Could you reproduce the part of the Electoral College forum post from "Because of this, I" up to and including "as a system?", word for word?

-- Excerpt to read --
----

I feel like we're talking past each other here. As I said, I think the Maine/Nebraska approach makes factionalism *worse*. Look at it this way: Currently, the Democrats have no motivation to make blue states like California any more blue. Likewise, the Republicans have no motivation to make Texas more red. Instead, they concentrate on spreading to more moderate states.

If all states were to use the Maine/Nebraska approach, then there would be motivation for the parties to make states more extreme. That would lead to even more California-vs-Texas antipathy and hatred then we already have. People are already talking about civil war, and that trend would make the divide even worse.

Because of this, I feel the current status quo is better than the Maine/Nebraska approach. The elected President has always been within 1-2% of popular vote, which is a minor effect given reducing factionalism.


However, I notice you didn't respond about how other countries should use the Electoral College. As I said earlier, there is nothing in the Electoral College per se that favors rural voters - or any other group. It purely depends on the lines of division among the states. In another country, it's quite possible that the division of states could favor urban voters over rural - if that other country had more small urban states like Delaware and Connecticut. In such a country, urban voters would be even more dominant because of the Electoral College, would you still favor it as a system?

I feel like the Electoral College and the Senate is incomplete. Politically, there really needs to be some underlying philosophy about what is allowed to be a state and what doesn't - and what representation it gets. Instead, it's just at the mercy of individual acts of Congress.

Quote from: Steven Mitchell on October 09, 2020, 08:31:10 AM
Look, I'm fine with leaving things the way they are.  There should be a counter force to the concentrated interests, and every state by being a state having essentially +2 electoral votes past their rough population is as good a solution as any.  It worked for the founders when New York and Virginia dominating was the worry.  With a few blips over adding free/slave states in pairs to kick the can down the road, it's worked most of the time since. 

Again, the original stated worry by the proponents of removing the electoral college is that people in states dominated by one party have no effective say in the presidential election.

----

-- Dataset --
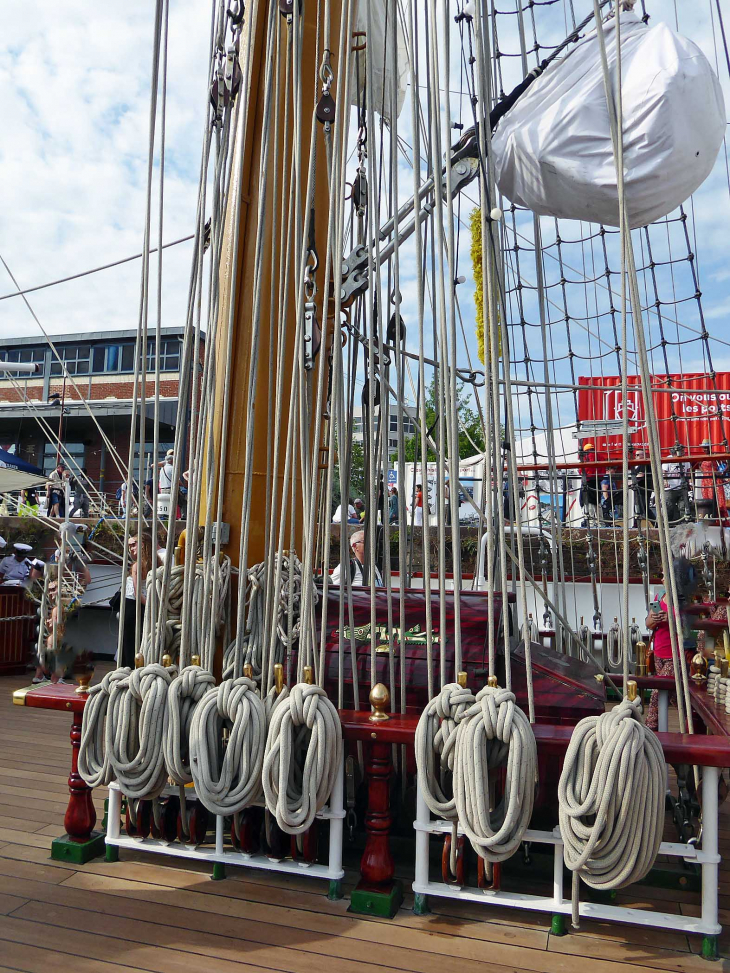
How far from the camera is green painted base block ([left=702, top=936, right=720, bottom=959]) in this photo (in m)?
1.95

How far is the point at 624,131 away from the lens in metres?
2.51

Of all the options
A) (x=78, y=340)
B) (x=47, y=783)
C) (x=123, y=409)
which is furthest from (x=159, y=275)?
(x=78, y=340)

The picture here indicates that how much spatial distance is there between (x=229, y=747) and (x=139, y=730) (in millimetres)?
383

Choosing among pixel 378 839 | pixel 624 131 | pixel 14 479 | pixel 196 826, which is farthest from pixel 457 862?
pixel 14 479

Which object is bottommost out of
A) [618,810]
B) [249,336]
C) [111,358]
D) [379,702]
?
[618,810]

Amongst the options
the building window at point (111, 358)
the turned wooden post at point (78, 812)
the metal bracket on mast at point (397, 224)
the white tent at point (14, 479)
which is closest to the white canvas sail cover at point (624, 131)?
the metal bracket on mast at point (397, 224)

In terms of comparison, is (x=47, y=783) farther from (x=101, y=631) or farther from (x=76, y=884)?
(x=101, y=631)

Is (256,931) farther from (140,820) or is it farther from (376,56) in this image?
(376,56)

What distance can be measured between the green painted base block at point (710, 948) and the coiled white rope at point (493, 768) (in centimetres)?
56

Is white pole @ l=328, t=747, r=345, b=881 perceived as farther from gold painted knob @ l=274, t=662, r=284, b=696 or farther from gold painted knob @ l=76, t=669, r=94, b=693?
gold painted knob @ l=76, t=669, r=94, b=693

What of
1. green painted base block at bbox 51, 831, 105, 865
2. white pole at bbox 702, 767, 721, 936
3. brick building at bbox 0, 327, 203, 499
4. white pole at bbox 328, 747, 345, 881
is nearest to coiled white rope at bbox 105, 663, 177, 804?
green painted base block at bbox 51, 831, 105, 865

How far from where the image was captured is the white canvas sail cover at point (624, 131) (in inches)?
97.3

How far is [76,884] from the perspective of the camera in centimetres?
236

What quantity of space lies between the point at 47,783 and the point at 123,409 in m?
14.5
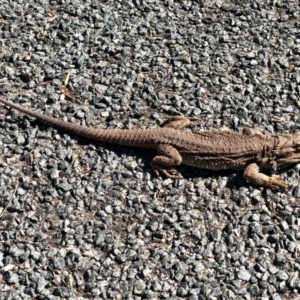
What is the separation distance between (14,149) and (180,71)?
113 inches

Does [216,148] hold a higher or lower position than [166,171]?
higher

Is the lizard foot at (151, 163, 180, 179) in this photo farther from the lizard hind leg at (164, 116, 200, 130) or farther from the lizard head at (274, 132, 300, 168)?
the lizard head at (274, 132, 300, 168)

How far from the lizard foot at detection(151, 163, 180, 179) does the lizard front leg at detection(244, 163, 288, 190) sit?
3.13 ft

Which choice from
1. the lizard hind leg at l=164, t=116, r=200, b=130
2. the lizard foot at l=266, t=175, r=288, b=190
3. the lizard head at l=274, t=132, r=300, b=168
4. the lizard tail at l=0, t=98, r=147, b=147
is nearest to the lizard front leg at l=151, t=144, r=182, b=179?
the lizard tail at l=0, t=98, r=147, b=147

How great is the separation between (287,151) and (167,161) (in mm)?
1642

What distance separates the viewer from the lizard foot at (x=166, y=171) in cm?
757

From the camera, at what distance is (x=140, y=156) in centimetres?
782

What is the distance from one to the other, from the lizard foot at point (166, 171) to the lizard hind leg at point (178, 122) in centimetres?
68

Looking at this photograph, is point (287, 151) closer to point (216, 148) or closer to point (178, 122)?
point (216, 148)

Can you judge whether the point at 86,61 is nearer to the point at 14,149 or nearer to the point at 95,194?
the point at 14,149

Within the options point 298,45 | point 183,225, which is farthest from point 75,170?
point 298,45

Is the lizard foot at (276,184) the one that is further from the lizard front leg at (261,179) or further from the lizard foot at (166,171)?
the lizard foot at (166,171)

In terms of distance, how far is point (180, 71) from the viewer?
A: 346 inches

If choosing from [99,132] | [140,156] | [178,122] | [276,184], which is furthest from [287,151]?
[99,132]
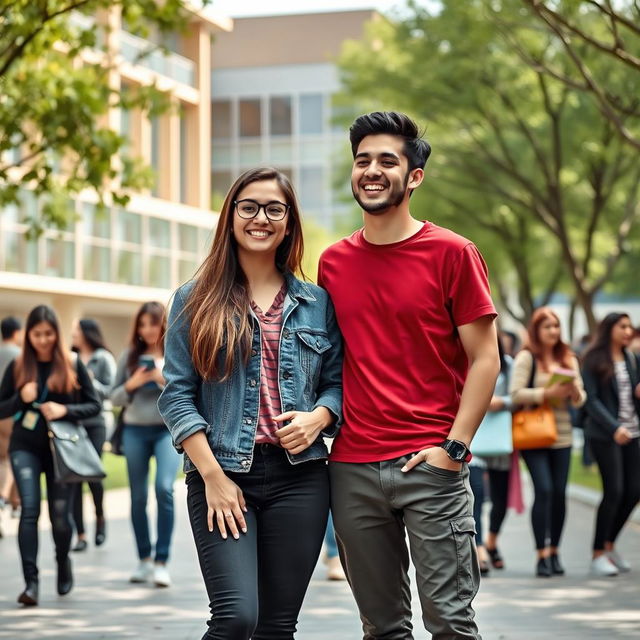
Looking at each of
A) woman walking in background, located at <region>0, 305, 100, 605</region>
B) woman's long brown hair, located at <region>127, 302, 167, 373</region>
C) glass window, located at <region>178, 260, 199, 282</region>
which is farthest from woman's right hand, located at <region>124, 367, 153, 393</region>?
glass window, located at <region>178, 260, 199, 282</region>

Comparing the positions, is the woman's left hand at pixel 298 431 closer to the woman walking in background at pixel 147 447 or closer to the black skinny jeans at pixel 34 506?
the black skinny jeans at pixel 34 506

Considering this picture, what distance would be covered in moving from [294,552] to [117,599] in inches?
186

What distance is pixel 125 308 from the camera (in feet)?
159

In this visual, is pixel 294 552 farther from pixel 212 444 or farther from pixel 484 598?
pixel 484 598

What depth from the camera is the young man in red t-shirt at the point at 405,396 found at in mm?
4566

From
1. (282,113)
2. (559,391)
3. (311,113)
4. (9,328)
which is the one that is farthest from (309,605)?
(282,113)

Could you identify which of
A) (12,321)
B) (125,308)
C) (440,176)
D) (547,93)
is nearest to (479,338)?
(12,321)

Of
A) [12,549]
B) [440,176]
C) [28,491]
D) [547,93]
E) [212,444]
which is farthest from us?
[440,176]

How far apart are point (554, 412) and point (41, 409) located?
12.5 feet

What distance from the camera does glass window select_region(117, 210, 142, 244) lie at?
45.4 metres

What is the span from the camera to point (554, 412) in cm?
1038

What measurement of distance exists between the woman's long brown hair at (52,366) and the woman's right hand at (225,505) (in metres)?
4.79

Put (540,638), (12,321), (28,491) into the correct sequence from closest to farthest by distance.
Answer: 1. (540,638)
2. (28,491)
3. (12,321)

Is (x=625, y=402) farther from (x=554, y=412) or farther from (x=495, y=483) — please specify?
(x=495, y=483)
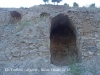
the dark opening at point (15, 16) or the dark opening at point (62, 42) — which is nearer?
the dark opening at point (62, 42)

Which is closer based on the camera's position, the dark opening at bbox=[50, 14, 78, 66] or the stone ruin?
the stone ruin

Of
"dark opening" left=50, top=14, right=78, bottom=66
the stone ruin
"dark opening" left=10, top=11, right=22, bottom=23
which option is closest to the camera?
the stone ruin

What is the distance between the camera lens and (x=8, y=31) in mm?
8352

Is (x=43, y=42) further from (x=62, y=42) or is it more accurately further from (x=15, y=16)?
(x=15, y=16)

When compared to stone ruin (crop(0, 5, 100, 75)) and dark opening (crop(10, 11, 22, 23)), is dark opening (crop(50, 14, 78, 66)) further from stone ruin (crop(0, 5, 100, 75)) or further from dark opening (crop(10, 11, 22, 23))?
dark opening (crop(10, 11, 22, 23))

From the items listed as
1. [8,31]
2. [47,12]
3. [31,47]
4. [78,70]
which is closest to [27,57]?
[31,47]

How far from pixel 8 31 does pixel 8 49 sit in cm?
146

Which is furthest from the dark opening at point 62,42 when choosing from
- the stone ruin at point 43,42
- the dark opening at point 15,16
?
the dark opening at point 15,16

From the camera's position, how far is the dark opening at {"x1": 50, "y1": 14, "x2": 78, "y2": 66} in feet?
28.9

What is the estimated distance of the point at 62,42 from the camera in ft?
31.3

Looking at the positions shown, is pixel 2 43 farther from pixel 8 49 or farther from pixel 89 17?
pixel 89 17

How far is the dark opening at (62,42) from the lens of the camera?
8.80 m

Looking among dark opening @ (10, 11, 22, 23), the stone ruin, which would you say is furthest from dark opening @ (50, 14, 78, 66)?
dark opening @ (10, 11, 22, 23)

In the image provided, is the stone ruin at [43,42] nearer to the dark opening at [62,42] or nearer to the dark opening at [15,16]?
the dark opening at [62,42]
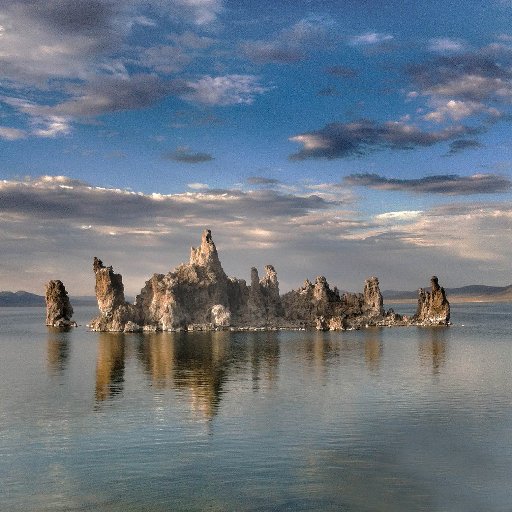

----

-- Answer for the task --
Because of this, I feel the current status quo is better than the Maine/Nebraska approach. The elected President has always been within 1-2% of popular vote, which is a minor effect given reducing factionalism.


However, I notice you didn't respond about how other countries should use the Electoral College. As I said earlier, there is nothing in the Electoral College per se that favors rural voters - or any other group. It purely depends on the lines of division among the states. In another country, it's quite possible that the division of states could favor urban voters over rural - if that other country had more small urban states like Delaware and Connecticut. In such a country, urban voters would be even more dominant because of the Electoral College, would you still favor it as a system?